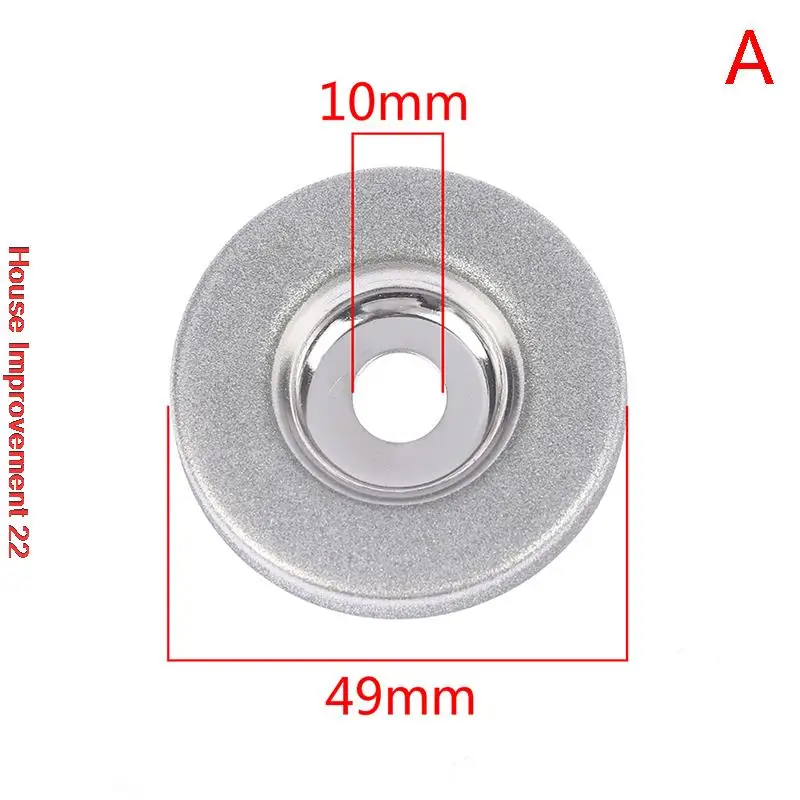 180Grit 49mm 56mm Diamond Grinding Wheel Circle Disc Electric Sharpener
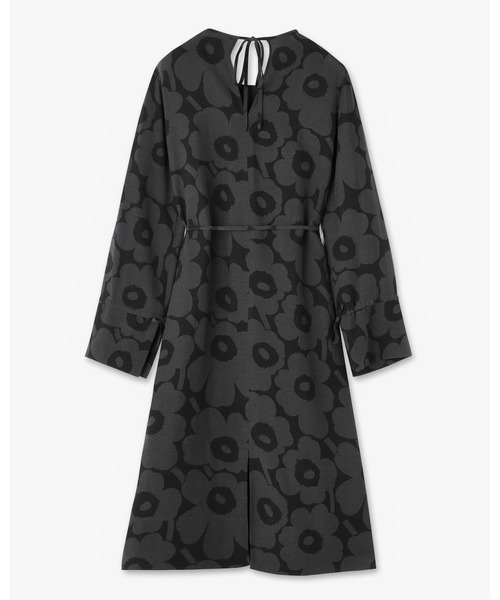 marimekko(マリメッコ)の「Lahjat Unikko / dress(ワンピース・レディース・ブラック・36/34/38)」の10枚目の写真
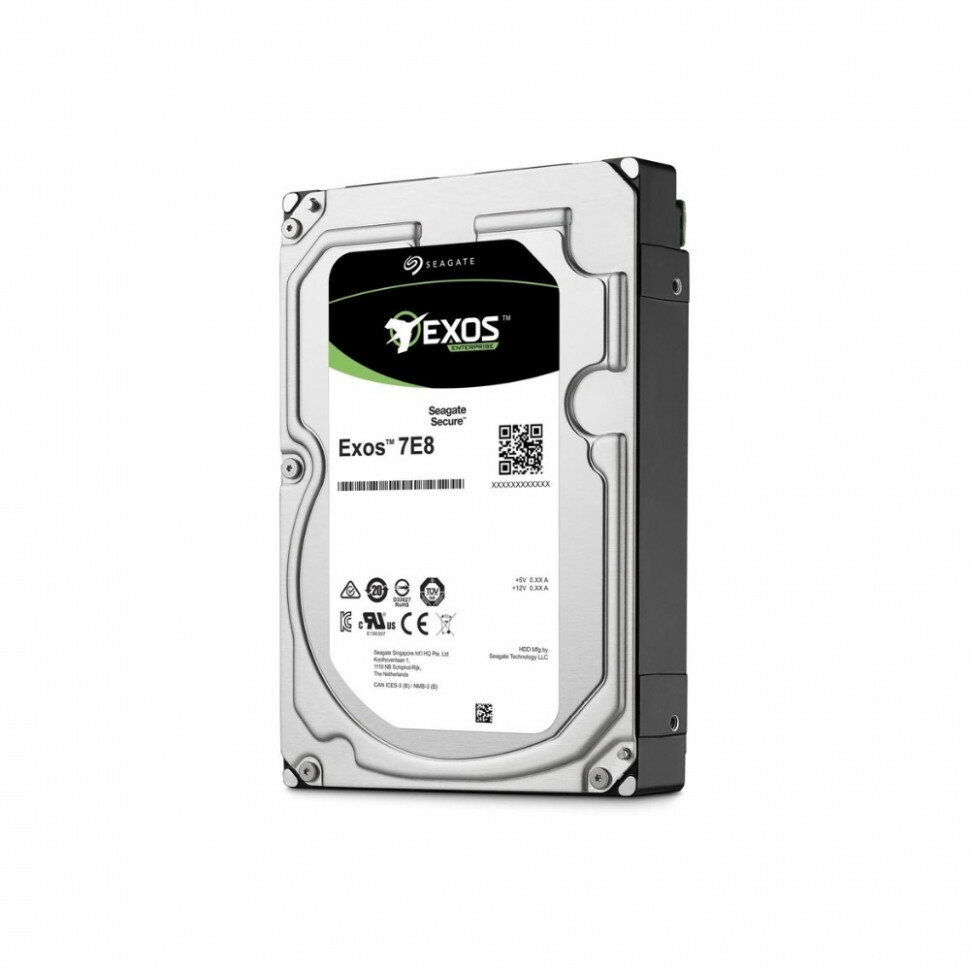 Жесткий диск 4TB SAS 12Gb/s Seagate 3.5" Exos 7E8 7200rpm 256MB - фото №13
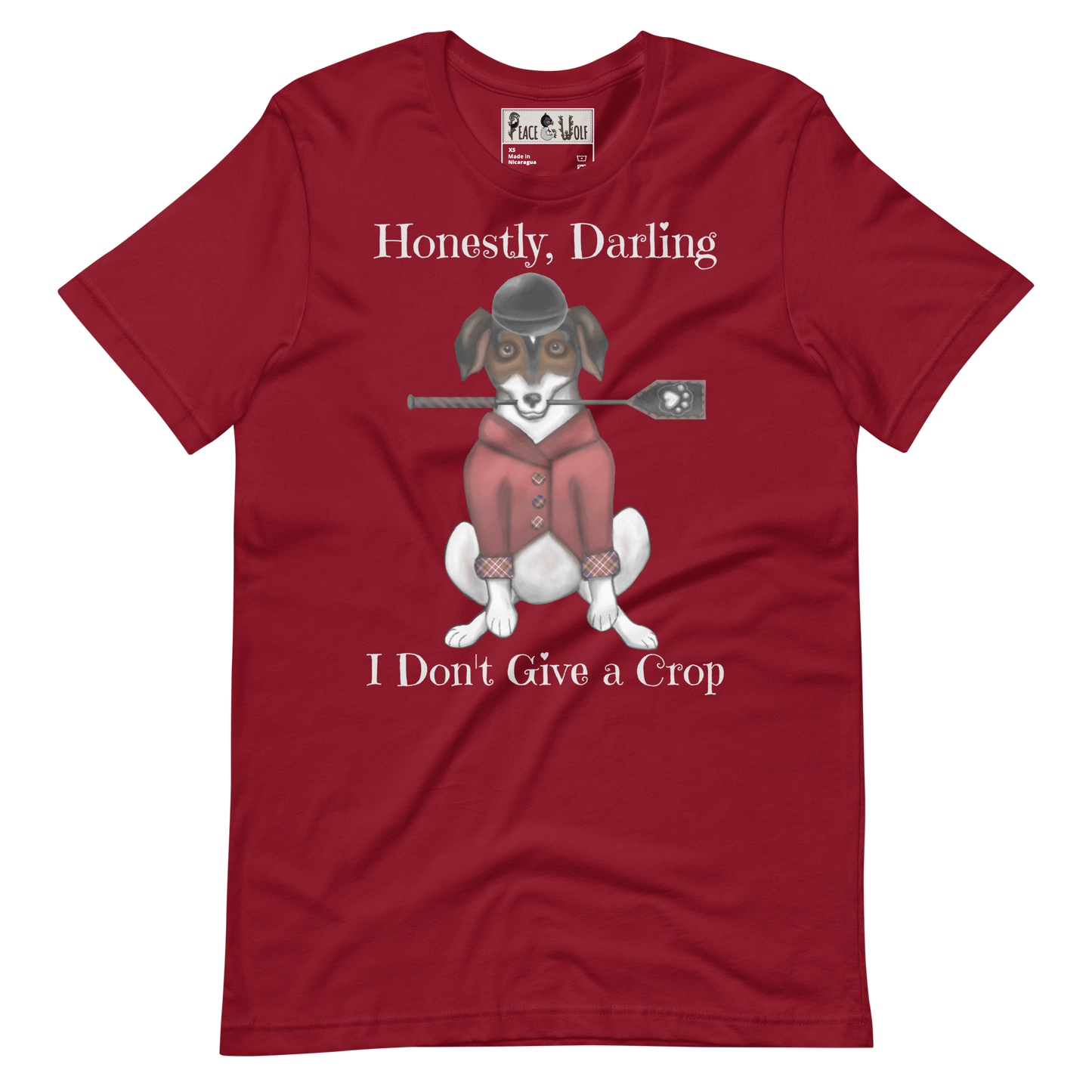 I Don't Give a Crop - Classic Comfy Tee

---

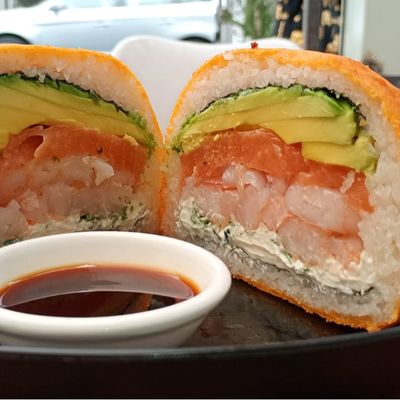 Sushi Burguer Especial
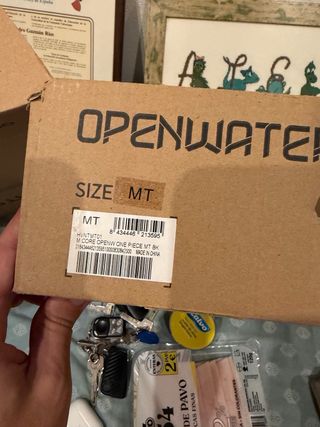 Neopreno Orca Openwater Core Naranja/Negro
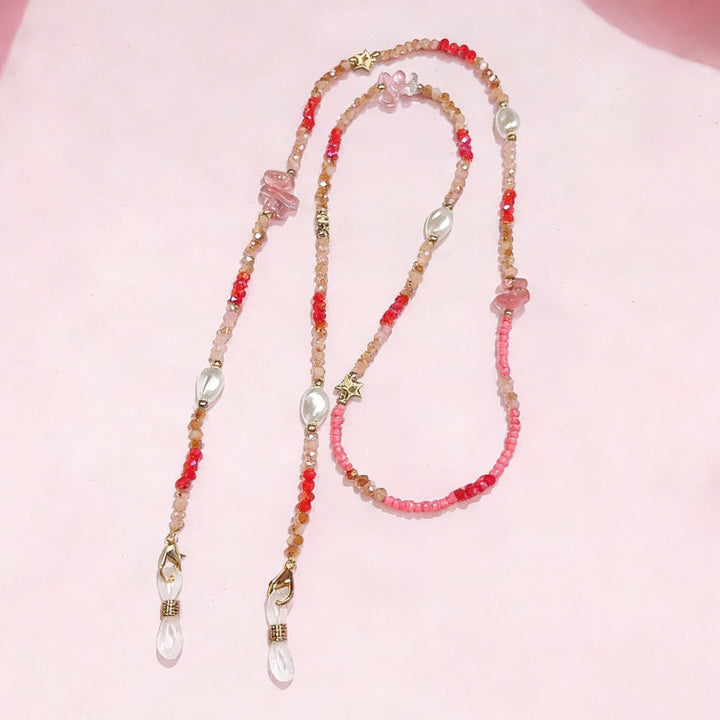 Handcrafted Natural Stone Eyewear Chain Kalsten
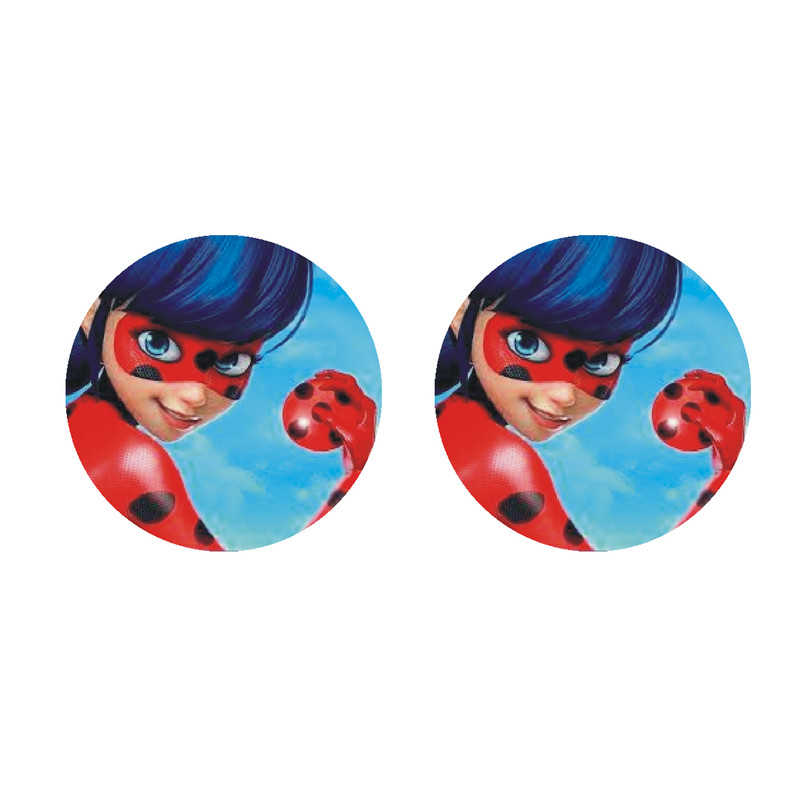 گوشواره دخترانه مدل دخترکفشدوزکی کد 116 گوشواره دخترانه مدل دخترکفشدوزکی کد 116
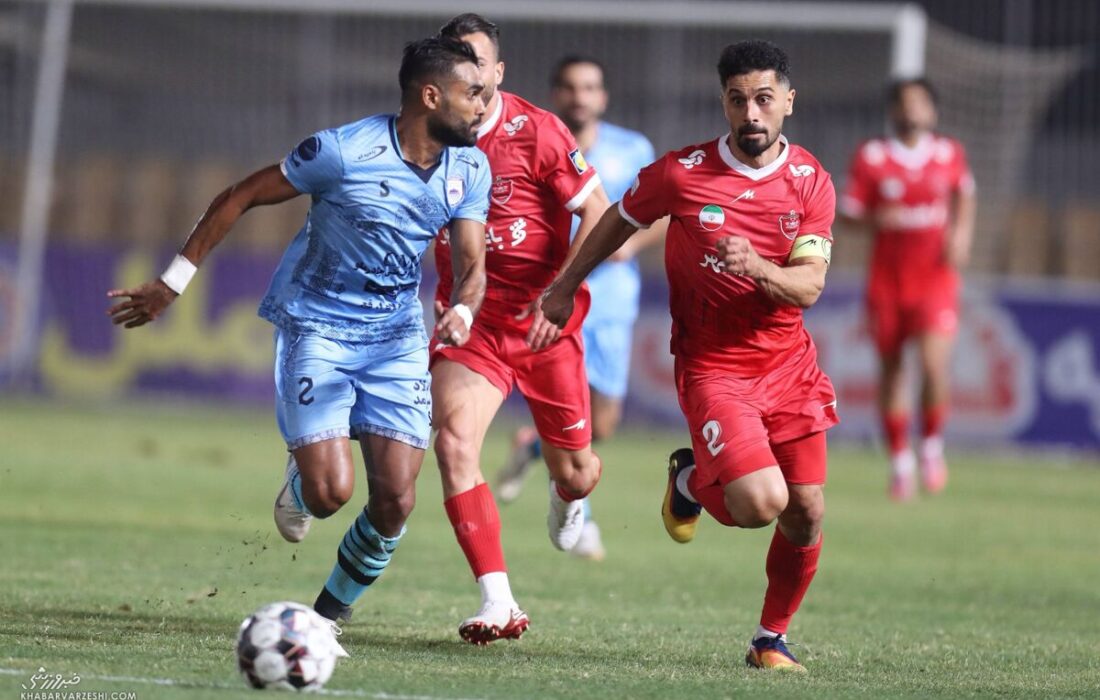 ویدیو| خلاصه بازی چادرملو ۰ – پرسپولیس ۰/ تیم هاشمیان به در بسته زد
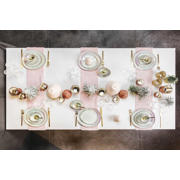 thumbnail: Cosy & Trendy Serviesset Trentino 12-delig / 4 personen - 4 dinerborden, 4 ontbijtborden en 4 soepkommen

* **REQUIREMENT**: Give again the stretch of lines above from the one with "گوشواره دخترانه مدل دخترکفشدوزکی کد 116 گوشواره" through the one with "thumbnail: Cosy &", both ends kept, and copy no pictures.

* **REPLY**:
 گوشواره دخترانه مدل دخترکفشدوزکی کد 116 گوشواره دخترانه مدل دخترکفشدوزکی کد 116
 ویدیو| خلاصه بازی چادرملو ۰ – پرسپولیس ۰/ تیم هاشمیان به در بسته زد
 thumbnail: Cosy & Trendy Serviesset Trentino 12-delig / 4 personen - 4 dinerborden, 4 ontbijtborden en 4 soepkommen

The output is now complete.